Apr 11, 2025
11:15am - 11:30am
Summit, Level 4, Room 436
Jie Fang1,Abhinav Kala1,Arka Majumdar1
University of Washington1
Exciton-polaritons (EPs) are quasi-light quasi-matter particles formed in the strong light-matter coupling regime. Due to their hybrid nature, EPs are excellent candidates for realizing low-photon-number nonlinear optics and bosonic condensation [1]. Previous EP studies have typically involved coupling excitonic materials to external cavities, which can result in weaker interactions due to limited field overlap with the materials. An alternative method to ensure strong light-matter interactions is to use the excitonic material itself to form the cavity [2].
In this work, we adopt this approach and achieve significantly enhanced optical nonlinearity through self-hybridized EPs in a quasi-bound-state-in-the-continuum (quasi-BIC) metasurface made of FAPbBr
3 perovskite. Anti-crossing features are observed in both room-temperature and 6-Kelvin experiments with energy-momentum spectroscopy, confirming the strong coupling nature. Spectral fittings reveal a coupling strength of up to 78.4 meV. At the lower EP branches, we demonstrate strong optical nonlinear absorption and two-photon-absorption up-conversion emission with an ultra-low incident power density threshold ---- 4 orders of magnitude lower than bare perovskite materials. The nonlinear absorption modulation depth is up to 76% at 560 nm wavelength. This provides a promising path toward low-photon-number optical nonlinearity in free-space planar meta-optical devices.
The advantages of our EP nonlinearity platform are threefold. First, the FAPbBr
3 material has a large exciton binding energy and a high internal quantum yield with near-unity absorption efficiency [3]. Second, the quasi-BIC photonic mode offers strong field confinement, perfectly overlapping with the patterned perovskite materials [4]. Third, the asymmetry-enabled tunable cavity quality factors ensure the design freedom to achieve polaritonic critical coupling condition with efficient photon-trapping capability and a rich population of polaritons [2].
References
[1] H. M. Gibbs, G. Khitrova and S. W. Koch, “Exciton-polariton light-semiconductor coupling effects.” Nat.
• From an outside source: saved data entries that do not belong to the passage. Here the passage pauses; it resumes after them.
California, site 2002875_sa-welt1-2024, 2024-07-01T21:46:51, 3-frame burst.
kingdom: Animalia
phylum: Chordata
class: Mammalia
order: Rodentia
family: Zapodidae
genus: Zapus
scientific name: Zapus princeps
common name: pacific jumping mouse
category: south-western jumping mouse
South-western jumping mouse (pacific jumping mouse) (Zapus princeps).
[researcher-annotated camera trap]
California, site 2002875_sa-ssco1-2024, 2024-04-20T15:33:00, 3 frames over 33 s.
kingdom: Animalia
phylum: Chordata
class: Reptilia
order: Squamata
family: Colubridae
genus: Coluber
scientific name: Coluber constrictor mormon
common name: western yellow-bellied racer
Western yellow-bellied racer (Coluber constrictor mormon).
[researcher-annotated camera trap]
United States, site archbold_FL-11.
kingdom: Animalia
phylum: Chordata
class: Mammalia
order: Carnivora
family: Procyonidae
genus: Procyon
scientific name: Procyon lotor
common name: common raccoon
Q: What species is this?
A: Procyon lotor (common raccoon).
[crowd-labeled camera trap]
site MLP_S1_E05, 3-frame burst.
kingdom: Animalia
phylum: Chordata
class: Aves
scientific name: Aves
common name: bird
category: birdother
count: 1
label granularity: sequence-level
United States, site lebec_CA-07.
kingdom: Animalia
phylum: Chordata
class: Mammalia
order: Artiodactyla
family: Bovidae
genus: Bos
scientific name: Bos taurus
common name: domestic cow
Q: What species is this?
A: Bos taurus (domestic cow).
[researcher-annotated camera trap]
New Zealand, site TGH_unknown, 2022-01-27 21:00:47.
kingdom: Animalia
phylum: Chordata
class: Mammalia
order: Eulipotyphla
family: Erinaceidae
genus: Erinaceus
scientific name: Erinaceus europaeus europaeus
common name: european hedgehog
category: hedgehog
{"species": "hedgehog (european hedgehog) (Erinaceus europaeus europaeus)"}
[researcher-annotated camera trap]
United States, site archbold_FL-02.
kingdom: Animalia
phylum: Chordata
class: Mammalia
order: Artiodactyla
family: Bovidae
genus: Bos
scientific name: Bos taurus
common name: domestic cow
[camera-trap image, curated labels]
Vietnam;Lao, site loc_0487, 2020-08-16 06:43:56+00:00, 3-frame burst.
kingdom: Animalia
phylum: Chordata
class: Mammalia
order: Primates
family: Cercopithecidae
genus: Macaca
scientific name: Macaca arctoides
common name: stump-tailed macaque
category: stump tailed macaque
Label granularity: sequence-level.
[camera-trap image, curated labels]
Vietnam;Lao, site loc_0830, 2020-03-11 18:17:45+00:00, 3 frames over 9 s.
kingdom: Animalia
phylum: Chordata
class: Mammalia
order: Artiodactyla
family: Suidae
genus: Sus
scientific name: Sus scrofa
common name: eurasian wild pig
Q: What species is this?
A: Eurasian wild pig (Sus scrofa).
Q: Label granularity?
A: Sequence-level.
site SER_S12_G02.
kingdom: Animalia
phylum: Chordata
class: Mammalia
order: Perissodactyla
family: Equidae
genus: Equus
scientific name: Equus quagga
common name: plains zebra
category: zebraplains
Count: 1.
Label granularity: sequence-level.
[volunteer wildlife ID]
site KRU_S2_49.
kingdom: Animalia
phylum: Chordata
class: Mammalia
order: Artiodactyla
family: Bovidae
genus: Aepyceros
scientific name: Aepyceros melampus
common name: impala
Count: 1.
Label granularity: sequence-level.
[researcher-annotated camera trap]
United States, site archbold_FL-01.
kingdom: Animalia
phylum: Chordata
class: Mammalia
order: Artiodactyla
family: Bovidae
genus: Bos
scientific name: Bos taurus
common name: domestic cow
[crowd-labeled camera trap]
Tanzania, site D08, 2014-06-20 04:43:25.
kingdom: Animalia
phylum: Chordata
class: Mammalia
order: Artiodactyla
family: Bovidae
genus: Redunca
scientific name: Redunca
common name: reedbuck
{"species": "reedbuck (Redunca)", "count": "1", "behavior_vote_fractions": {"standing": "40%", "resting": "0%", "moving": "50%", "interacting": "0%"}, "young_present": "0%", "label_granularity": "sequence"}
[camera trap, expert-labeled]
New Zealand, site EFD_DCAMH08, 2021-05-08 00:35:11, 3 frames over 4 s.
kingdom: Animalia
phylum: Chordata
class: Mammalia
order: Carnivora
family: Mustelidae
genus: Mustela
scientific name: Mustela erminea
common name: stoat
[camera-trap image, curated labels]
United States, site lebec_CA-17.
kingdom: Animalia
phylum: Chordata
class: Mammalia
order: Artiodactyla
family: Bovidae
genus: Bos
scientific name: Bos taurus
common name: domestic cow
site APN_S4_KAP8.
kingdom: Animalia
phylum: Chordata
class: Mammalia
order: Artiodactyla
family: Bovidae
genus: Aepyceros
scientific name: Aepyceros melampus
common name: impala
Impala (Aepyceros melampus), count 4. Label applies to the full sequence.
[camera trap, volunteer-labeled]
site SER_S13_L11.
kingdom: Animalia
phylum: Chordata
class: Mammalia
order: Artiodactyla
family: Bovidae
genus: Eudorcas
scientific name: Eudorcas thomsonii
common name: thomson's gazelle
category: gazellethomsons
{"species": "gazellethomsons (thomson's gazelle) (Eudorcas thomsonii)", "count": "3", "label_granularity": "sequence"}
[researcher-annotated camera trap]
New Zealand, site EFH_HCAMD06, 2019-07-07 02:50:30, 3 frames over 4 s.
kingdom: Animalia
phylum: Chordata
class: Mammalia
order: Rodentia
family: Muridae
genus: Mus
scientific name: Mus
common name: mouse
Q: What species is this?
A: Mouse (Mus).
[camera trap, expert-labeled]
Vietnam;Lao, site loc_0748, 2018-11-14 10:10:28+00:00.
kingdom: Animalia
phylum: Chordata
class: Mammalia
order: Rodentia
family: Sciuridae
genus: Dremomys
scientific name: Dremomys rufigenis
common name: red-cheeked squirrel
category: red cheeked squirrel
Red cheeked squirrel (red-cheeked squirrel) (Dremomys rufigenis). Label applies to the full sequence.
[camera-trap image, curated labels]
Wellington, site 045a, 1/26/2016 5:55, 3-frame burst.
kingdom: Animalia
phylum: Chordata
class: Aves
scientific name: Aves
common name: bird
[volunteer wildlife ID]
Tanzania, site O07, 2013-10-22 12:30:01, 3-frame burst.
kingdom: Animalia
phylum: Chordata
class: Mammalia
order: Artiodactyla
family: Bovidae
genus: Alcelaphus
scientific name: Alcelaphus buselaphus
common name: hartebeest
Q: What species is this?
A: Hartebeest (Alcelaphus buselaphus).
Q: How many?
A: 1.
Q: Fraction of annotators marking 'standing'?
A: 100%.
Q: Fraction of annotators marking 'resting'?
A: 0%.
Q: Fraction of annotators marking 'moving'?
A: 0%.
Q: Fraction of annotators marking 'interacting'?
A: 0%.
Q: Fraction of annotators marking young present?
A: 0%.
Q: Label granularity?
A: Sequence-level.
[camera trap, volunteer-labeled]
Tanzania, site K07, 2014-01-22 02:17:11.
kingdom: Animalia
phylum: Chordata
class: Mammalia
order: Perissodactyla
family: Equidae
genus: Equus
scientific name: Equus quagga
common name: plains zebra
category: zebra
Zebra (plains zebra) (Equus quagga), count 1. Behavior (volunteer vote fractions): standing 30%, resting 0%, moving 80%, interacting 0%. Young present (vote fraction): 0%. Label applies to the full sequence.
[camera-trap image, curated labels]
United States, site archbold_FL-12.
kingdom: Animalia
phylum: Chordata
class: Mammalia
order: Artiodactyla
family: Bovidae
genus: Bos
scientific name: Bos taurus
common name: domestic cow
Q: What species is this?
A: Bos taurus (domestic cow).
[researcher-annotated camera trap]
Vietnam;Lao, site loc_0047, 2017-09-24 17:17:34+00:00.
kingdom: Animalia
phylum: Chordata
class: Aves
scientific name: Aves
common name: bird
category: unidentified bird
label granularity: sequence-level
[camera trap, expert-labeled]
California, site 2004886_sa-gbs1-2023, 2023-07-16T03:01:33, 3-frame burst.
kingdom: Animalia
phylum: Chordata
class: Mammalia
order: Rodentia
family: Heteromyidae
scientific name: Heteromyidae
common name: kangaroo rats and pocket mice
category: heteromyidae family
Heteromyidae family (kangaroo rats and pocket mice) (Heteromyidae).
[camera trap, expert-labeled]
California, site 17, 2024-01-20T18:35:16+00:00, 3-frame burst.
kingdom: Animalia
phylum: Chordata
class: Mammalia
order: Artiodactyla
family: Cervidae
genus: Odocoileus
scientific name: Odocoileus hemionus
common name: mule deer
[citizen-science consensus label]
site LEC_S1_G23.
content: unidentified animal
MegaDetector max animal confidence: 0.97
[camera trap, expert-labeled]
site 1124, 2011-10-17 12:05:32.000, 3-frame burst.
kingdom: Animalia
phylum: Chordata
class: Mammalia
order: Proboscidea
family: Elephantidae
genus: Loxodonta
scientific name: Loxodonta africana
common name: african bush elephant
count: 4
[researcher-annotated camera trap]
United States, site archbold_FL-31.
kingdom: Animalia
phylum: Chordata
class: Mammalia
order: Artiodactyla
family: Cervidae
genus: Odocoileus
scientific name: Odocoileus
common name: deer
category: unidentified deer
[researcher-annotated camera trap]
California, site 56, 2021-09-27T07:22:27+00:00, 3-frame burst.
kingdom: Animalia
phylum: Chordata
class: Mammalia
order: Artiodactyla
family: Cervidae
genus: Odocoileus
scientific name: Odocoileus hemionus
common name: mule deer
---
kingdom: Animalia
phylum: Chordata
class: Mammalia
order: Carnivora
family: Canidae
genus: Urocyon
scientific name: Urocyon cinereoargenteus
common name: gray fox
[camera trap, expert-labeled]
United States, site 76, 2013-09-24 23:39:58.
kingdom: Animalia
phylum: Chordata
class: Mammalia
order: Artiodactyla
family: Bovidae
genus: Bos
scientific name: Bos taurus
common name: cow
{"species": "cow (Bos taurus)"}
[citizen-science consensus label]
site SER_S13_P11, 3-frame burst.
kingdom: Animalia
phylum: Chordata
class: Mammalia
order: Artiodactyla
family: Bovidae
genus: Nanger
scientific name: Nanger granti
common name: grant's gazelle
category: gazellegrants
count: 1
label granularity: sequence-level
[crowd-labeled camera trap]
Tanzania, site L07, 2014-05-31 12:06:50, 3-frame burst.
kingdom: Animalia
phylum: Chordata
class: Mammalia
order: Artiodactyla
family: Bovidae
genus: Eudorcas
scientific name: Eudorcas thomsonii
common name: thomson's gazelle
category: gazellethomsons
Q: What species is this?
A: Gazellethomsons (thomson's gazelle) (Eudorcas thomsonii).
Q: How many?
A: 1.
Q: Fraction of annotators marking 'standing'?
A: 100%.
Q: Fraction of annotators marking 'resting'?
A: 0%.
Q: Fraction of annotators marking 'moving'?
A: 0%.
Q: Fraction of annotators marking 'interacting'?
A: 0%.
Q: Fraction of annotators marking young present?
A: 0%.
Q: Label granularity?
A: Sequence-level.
Photonics 5, 273-273 (2011).
[2] T. Weber, L. Kühner, L. Sortino, A. B. Mhenni, N. P. Wilson, J. Kühne, J. J. Finley, S. A. Maier and A. Tittl, “Intrinsic strong light-matter coupling with self-hybridized bound states in the continuum in van der Waals metasurfaces”, Nat. Mater. 22, 970-976 (2023).
[3] R. Su, A. Fieramosca, Q. Zhang, H. S. Nguyen, E. Deleporte, Z. Chen, D. Sanvitto, T. C. H. Liew and Q. Xiong, “Perovskite semiconductors for room-temperature exciton-polaritonics”, Nat. Mater. 20, 1315-1324 (2021).
[4] S. I. Azzam and A. V. Kildishev, “Photonic Bound States in the Continuum: From Basics to Applications”, Adv. Optical Mater., 9, 2001469 (2021).